__DIRECTIONS FOR THIS TASK__
Copy out, word for word, the data below from the line containing "What amount of" through the final line of the data.

_ _ _

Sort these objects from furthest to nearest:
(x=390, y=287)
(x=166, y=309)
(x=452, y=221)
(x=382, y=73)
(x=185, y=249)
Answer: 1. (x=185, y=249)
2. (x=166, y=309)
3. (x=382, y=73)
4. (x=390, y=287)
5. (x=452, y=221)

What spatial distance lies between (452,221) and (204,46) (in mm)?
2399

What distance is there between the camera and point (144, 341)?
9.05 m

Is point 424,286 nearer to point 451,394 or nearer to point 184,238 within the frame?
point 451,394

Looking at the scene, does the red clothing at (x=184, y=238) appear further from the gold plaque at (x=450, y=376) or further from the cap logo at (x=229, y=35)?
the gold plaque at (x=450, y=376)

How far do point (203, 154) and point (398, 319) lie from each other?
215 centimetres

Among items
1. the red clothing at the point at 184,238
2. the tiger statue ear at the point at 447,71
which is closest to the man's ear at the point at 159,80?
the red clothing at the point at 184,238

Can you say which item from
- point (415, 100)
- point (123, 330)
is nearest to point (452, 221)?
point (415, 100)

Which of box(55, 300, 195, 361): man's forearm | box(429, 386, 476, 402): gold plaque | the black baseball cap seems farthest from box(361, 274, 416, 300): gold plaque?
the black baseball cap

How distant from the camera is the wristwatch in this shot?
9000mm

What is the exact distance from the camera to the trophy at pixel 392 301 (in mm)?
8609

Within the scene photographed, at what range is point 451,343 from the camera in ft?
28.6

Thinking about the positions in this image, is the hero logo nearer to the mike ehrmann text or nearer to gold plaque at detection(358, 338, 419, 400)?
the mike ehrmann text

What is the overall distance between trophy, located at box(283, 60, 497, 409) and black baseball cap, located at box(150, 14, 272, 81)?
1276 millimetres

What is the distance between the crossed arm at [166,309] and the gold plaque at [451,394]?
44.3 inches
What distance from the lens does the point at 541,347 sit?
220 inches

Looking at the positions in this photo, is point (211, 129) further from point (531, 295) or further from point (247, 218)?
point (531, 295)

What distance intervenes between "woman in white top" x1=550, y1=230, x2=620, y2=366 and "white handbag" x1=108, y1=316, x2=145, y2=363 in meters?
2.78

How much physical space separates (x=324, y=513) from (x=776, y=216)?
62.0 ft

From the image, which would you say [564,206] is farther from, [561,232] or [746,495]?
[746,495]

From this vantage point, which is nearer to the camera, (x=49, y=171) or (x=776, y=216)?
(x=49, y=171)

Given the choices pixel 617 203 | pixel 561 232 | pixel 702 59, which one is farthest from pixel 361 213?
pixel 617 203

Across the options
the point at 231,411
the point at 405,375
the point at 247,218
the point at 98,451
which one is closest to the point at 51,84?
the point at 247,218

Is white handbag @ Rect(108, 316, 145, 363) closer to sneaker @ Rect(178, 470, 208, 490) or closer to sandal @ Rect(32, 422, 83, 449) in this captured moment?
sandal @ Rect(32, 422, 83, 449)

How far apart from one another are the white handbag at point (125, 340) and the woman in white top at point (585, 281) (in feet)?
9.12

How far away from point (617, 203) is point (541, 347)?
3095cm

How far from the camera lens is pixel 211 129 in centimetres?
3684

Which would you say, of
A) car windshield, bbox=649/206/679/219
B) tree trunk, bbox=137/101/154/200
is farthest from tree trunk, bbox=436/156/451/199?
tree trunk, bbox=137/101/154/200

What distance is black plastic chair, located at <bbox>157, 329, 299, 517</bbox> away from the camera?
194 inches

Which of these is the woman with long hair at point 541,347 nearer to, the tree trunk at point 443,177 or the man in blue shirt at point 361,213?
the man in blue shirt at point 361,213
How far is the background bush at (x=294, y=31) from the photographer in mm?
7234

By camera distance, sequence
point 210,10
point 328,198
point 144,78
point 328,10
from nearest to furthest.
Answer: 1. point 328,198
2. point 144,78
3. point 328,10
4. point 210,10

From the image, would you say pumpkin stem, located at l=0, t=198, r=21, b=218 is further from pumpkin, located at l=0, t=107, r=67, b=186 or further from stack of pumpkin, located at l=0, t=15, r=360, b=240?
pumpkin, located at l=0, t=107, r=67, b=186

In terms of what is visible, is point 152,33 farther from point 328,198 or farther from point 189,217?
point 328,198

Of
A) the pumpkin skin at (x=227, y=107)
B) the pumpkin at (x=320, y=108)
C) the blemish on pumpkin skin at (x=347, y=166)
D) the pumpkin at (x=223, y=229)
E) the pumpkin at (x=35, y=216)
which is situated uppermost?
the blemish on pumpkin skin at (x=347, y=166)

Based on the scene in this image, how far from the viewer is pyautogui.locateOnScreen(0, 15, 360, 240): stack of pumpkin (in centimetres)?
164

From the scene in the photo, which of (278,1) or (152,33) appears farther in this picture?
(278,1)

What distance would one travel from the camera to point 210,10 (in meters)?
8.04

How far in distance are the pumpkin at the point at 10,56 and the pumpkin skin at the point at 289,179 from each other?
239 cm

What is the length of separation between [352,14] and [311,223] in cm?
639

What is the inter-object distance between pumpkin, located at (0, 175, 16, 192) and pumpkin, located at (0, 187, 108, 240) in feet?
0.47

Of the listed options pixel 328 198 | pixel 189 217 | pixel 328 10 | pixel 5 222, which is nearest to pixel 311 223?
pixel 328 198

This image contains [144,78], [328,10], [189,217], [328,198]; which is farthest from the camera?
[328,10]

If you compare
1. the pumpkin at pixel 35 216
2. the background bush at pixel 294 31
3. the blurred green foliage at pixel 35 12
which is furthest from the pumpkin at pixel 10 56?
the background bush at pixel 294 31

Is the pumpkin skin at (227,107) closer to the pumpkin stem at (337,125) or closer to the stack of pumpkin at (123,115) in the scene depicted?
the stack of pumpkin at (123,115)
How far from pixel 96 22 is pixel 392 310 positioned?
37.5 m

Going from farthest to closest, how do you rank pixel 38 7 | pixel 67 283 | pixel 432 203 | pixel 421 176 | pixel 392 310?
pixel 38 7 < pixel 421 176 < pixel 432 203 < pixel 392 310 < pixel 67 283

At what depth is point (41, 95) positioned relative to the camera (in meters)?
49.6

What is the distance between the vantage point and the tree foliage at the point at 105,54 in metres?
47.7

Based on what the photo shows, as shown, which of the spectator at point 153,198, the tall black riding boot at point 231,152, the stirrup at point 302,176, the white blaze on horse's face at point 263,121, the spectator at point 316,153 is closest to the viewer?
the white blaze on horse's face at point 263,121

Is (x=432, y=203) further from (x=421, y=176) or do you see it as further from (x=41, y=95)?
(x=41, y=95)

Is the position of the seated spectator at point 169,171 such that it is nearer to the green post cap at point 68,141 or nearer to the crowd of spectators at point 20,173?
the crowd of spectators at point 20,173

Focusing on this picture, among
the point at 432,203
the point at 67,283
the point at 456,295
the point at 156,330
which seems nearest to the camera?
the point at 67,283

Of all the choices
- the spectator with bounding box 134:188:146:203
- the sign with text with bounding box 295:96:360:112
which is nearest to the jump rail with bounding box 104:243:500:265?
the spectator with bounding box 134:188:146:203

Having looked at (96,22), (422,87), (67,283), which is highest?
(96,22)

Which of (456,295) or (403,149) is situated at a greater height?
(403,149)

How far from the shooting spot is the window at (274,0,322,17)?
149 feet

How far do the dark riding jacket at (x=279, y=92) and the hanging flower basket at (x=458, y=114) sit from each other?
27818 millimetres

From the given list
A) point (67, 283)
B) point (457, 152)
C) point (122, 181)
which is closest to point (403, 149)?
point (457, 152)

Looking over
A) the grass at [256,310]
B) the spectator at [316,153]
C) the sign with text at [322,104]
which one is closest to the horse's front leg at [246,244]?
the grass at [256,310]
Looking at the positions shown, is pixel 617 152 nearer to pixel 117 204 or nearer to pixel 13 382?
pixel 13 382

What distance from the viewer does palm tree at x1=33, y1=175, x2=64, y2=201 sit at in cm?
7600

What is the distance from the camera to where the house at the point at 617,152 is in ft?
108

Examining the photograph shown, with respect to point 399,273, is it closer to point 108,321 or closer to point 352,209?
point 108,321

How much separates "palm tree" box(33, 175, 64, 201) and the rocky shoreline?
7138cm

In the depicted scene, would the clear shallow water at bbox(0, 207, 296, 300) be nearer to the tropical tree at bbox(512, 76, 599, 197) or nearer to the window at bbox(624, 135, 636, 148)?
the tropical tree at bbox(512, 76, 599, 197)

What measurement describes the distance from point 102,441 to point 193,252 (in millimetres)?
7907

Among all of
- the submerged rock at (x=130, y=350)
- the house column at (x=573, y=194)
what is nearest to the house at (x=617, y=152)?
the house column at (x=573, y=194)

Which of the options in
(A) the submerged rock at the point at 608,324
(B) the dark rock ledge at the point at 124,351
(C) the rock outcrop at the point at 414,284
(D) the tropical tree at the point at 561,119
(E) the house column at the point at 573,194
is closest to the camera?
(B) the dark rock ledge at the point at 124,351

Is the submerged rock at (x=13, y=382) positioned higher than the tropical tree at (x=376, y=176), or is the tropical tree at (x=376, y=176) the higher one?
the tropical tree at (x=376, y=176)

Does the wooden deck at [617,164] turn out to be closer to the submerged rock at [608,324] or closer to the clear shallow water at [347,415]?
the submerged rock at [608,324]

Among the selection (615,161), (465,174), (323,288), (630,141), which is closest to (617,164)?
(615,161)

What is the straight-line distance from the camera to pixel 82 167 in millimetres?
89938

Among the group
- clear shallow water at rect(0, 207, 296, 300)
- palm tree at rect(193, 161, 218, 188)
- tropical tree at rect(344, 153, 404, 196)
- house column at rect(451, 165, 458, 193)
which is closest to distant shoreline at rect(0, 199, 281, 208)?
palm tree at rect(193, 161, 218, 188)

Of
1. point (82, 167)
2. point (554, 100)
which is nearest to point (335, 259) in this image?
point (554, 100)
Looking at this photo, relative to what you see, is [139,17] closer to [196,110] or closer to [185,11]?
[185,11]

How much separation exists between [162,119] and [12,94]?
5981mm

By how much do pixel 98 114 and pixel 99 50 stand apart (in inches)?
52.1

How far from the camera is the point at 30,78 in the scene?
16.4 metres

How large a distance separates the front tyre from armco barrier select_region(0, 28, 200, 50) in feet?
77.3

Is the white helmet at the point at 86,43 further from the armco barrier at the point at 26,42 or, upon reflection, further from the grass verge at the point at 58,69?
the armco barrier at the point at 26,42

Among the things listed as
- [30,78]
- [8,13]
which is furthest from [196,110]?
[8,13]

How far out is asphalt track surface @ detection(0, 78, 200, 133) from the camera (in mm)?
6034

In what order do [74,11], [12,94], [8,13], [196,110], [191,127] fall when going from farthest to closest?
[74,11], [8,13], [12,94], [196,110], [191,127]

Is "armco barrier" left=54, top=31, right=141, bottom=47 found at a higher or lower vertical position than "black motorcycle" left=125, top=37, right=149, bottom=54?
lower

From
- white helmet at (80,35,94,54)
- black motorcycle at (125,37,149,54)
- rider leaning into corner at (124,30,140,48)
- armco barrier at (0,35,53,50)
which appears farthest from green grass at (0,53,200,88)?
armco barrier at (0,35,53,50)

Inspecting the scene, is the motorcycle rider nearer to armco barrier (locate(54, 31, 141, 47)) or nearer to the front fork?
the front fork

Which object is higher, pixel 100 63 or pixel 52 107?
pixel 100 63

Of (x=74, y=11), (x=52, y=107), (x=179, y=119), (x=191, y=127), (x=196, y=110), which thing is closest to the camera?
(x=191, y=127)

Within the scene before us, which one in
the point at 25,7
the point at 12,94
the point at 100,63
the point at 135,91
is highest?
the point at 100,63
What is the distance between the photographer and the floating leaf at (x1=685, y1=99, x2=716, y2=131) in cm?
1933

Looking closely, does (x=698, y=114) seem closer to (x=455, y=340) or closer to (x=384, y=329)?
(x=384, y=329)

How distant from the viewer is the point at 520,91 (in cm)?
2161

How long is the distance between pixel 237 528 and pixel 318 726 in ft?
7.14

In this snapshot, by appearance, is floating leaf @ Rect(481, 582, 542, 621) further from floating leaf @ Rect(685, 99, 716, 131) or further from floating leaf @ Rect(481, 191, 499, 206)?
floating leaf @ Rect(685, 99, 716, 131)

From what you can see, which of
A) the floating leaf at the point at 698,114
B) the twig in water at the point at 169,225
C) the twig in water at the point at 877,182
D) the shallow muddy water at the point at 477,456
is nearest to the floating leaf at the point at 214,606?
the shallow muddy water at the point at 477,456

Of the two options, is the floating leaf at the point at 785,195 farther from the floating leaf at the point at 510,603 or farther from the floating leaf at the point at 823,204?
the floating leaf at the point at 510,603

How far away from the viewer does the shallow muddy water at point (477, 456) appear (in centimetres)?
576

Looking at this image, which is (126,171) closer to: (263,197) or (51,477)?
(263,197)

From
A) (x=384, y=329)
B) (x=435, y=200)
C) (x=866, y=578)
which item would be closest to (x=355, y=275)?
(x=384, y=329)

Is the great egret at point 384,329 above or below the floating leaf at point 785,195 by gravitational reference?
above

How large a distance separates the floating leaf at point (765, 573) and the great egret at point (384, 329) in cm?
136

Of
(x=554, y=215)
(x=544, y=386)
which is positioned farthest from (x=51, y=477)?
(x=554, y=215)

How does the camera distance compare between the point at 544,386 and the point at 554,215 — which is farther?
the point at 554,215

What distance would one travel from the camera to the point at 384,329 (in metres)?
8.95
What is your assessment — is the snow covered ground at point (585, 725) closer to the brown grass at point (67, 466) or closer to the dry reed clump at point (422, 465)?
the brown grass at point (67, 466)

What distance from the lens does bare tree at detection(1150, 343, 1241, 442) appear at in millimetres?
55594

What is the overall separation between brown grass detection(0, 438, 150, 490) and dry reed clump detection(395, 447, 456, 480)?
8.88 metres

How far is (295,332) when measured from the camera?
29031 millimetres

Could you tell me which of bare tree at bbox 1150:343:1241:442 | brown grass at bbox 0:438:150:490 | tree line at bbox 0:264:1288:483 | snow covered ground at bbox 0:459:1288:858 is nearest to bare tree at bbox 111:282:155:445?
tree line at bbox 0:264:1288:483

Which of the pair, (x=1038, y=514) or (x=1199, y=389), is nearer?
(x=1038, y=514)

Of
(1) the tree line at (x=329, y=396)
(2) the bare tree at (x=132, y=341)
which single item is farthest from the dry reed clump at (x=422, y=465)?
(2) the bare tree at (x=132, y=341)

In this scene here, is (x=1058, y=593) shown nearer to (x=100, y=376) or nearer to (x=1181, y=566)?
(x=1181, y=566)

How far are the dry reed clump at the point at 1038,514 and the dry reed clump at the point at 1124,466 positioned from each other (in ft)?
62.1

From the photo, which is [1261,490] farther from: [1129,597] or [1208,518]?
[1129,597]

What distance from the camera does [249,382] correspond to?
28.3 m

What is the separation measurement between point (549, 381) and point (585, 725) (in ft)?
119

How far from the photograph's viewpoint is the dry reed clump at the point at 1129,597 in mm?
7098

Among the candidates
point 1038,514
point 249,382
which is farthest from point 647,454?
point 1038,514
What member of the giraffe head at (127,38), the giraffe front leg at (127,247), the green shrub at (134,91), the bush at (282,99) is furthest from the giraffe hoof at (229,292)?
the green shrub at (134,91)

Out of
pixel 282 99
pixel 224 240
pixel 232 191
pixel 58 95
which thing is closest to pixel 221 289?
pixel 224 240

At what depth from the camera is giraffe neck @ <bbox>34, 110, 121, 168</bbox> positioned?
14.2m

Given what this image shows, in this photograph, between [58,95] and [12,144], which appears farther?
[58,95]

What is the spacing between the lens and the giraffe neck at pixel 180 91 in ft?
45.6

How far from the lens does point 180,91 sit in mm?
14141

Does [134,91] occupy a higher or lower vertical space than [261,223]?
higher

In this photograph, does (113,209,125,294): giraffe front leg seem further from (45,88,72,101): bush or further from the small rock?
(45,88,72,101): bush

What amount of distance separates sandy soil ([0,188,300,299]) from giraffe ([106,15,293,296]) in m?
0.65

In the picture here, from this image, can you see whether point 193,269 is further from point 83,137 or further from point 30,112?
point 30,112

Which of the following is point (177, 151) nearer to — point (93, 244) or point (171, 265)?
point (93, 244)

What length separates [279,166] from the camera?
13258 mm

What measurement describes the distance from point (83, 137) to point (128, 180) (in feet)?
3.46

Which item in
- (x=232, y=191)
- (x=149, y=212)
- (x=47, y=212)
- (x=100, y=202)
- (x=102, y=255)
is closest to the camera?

_ _ _

__EXPECTED OUTPUT__
What amount of distance separates sandy soil ([0,188,300,299]) from giraffe ([106,15,293,296]) in m?
0.65

In the picture here, from this image, can you see whether point 193,269 is further from point 83,137 or further from point 30,112?
point 30,112

Which of the following is point (177, 151) nearer to — point (93, 244) or point (171, 265)?
point (93, 244)

What length separates [279,166] from the camera?
13258 mm

What measurement describes the distance from point (83, 137) to point (128, 180) (in feet)?
3.46

Which item in
- (x=232, y=191)
- (x=149, y=212)
- (x=47, y=212)
- (x=100, y=202)
- (x=102, y=255)
is closest to the camera?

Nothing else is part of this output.